— RAW DATA —
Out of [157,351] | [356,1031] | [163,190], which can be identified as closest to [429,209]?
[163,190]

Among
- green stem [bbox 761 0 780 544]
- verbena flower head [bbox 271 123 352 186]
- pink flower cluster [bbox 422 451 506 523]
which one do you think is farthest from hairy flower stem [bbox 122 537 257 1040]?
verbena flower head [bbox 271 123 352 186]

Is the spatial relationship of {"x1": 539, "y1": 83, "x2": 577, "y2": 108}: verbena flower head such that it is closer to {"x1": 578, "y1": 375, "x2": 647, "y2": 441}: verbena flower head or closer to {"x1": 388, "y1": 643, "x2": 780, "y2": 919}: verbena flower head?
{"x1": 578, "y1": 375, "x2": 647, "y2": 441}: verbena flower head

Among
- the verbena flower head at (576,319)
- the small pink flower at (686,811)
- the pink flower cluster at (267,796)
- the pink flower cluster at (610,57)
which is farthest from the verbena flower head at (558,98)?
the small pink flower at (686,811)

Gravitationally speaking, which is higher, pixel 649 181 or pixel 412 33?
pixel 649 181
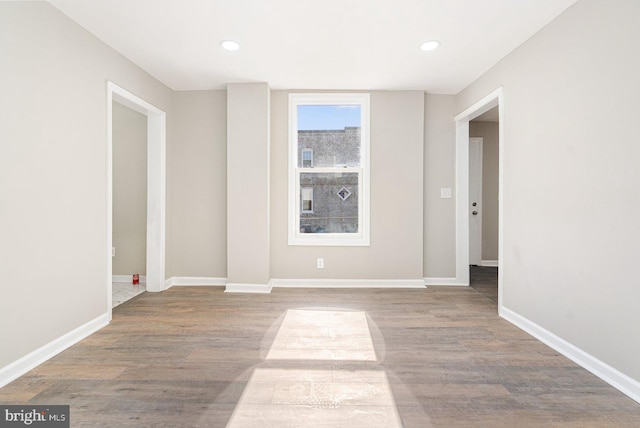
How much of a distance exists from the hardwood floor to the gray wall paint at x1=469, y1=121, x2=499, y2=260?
2759mm

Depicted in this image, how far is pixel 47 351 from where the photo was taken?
6.94 ft

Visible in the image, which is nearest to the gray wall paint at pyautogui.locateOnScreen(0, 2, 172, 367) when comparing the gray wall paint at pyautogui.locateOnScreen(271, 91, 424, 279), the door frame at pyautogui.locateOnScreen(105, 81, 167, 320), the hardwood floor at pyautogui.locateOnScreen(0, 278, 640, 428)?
the hardwood floor at pyautogui.locateOnScreen(0, 278, 640, 428)

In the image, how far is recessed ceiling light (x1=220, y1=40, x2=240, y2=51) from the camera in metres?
2.72

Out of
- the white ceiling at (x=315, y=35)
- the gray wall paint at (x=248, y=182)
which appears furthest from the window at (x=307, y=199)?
the white ceiling at (x=315, y=35)

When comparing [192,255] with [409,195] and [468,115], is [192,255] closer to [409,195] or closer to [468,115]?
[409,195]

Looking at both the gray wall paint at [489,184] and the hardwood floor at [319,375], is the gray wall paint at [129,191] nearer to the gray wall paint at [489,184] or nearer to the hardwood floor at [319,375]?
the hardwood floor at [319,375]

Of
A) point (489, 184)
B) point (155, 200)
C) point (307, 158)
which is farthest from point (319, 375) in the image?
point (489, 184)

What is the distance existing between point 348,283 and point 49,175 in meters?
3.20

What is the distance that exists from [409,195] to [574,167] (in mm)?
1947

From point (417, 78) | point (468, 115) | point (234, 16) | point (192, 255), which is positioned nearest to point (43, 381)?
point (192, 255)

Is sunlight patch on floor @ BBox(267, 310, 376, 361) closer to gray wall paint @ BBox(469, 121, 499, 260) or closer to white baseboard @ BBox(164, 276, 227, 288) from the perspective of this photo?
white baseboard @ BBox(164, 276, 227, 288)

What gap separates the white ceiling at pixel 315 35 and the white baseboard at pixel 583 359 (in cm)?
244

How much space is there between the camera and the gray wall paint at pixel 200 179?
398 cm

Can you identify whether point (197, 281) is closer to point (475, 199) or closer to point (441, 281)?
point (441, 281)
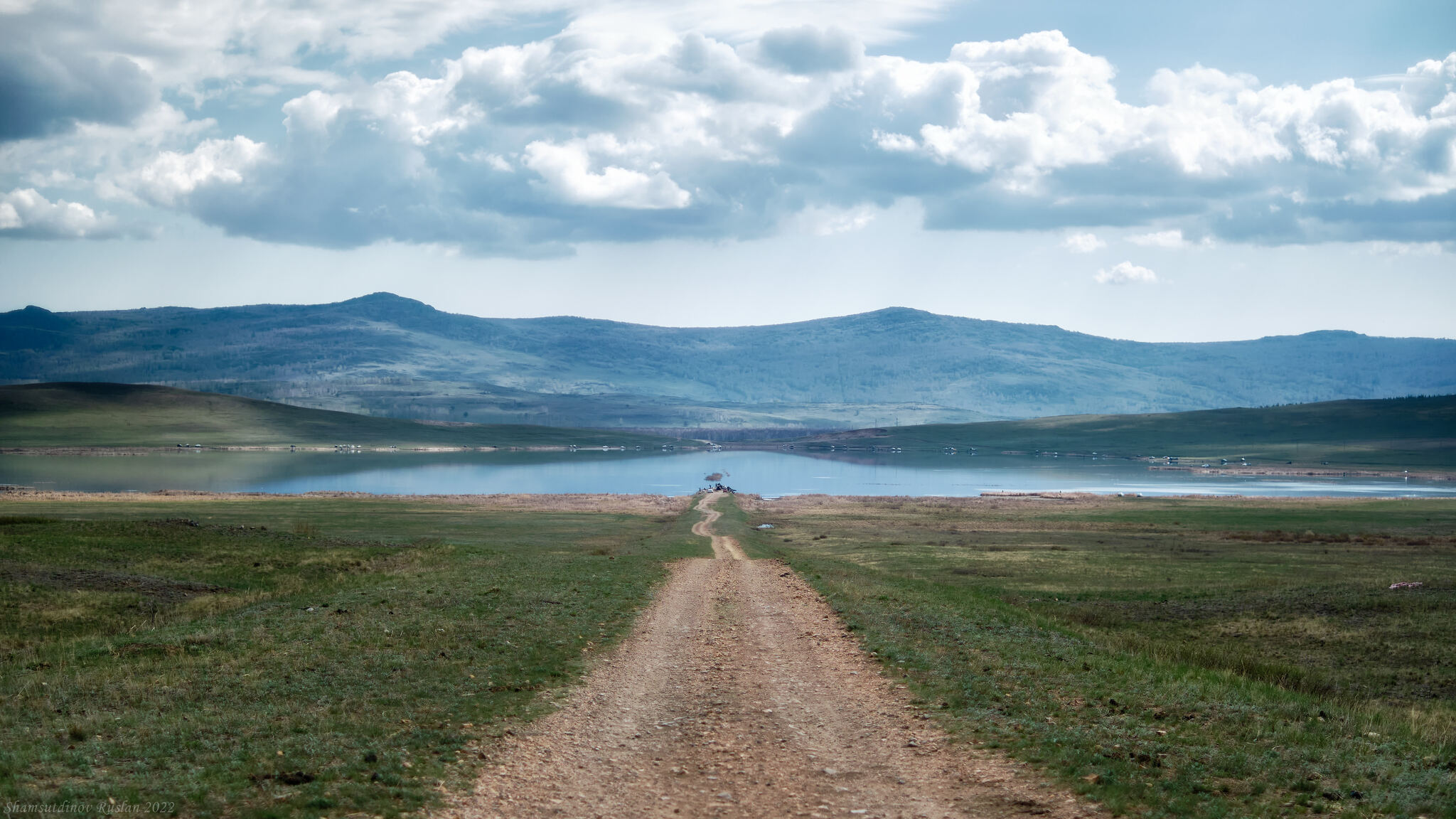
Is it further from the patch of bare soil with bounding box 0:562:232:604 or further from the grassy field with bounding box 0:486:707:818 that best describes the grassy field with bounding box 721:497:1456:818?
the patch of bare soil with bounding box 0:562:232:604

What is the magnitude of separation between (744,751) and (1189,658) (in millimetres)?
12292

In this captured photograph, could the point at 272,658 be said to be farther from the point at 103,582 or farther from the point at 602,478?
the point at 602,478

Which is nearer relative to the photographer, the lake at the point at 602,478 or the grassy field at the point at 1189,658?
the grassy field at the point at 1189,658

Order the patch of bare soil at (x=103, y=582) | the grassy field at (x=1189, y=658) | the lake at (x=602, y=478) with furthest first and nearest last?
the lake at (x=602, y=478), the patch of bare soil at (x=103, y=582), the grassy field at (x=1189, y=658)

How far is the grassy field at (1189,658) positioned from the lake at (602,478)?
2876 inches

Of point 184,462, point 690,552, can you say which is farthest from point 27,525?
point 184,462

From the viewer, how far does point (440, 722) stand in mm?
14242

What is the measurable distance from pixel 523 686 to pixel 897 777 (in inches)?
267

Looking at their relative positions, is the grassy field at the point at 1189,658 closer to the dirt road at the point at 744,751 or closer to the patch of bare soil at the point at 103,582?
the dirt road at the point at 744,751

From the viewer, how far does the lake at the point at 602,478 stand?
120 m

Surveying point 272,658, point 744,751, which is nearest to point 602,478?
point 272,658

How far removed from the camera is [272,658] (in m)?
18.3

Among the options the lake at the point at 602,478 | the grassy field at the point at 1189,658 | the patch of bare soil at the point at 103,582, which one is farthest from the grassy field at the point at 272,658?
the lake at the point at 602,478

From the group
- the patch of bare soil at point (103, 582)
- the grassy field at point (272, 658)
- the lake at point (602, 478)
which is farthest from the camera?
the lake at point (602, 478)
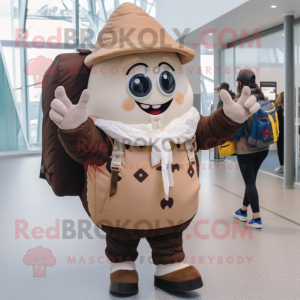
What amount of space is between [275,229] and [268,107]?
1.07 m

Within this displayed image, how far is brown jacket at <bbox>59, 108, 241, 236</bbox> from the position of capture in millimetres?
1934

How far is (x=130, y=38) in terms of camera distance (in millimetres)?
1976

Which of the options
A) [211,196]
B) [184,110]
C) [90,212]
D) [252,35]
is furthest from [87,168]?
[252,35]

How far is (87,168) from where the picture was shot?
208 cm

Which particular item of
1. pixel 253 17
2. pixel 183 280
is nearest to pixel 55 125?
pixel 183 280

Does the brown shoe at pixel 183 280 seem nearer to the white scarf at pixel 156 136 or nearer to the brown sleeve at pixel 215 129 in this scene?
the white scarf at pixel 156 136

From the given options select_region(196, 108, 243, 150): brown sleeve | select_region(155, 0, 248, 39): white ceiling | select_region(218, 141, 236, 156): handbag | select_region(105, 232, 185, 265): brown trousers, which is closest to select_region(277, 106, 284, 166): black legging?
select_region(155, 0, 248, 39): white ceiling

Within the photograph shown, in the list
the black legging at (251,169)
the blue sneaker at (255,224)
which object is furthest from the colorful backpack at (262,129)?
the blue sneaker at (255,224)

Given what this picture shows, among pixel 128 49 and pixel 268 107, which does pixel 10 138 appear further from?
pixel 128 49

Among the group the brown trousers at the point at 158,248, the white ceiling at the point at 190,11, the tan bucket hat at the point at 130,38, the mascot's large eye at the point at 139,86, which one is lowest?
the brown trousers at the point at 158,248

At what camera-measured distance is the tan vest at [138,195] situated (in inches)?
76.3

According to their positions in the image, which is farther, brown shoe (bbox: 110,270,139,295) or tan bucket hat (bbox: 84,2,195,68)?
brown shoe (bbox: 110,270,139,295)

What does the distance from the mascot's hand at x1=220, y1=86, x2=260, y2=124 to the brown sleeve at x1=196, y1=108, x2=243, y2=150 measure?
4 centimetres

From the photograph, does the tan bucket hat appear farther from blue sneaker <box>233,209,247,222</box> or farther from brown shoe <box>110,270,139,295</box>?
blue sneaker <box>233,209,247,222</box>
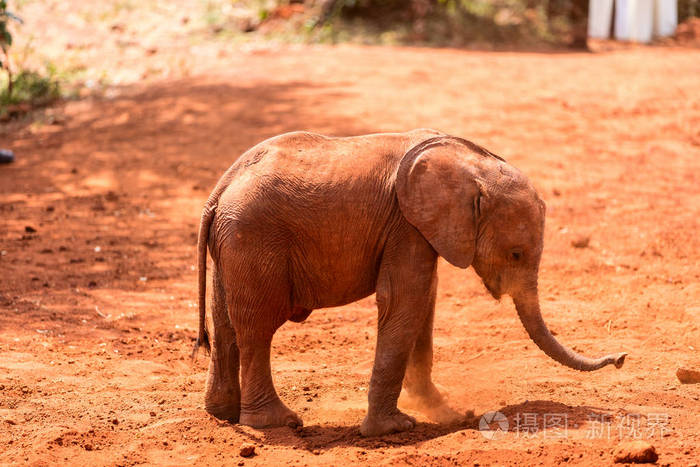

— WHAT NEEDS TO BE DONE —
Pull out each line of the material above that contains the word "between". Case matters.

— PROBLEM SOLUTION —
What is the distance existing between point 348,283 and point 49,175 in meters?
How much space is there between the camera and the gray wall paint at pixel 200 179?
What is the magnitude of separation between (744,751) and (1189,658) (in millimetres)?
What amount of space is between [275,229] and [268,107]?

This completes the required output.